WORK TO BE COMPLETED >> Count the lines in the data below that contain the word "blue". Reply with that number alone.

INPUT MATERIAL >>
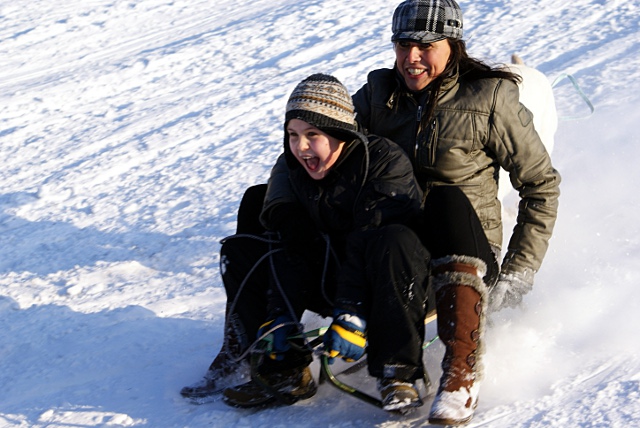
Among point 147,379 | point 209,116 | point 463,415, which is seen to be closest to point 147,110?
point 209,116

--

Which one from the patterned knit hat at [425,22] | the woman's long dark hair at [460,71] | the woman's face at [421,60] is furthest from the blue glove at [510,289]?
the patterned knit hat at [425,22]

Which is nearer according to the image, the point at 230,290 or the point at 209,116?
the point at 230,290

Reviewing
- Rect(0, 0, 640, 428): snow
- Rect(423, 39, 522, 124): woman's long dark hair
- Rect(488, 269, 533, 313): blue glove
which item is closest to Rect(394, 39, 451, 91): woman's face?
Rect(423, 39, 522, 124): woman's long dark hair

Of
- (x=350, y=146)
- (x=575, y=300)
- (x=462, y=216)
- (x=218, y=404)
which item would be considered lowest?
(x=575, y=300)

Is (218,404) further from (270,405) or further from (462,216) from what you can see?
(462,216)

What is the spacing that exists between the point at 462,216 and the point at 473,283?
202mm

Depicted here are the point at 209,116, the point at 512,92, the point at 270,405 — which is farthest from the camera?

EXERCISE OUTPUT >> 2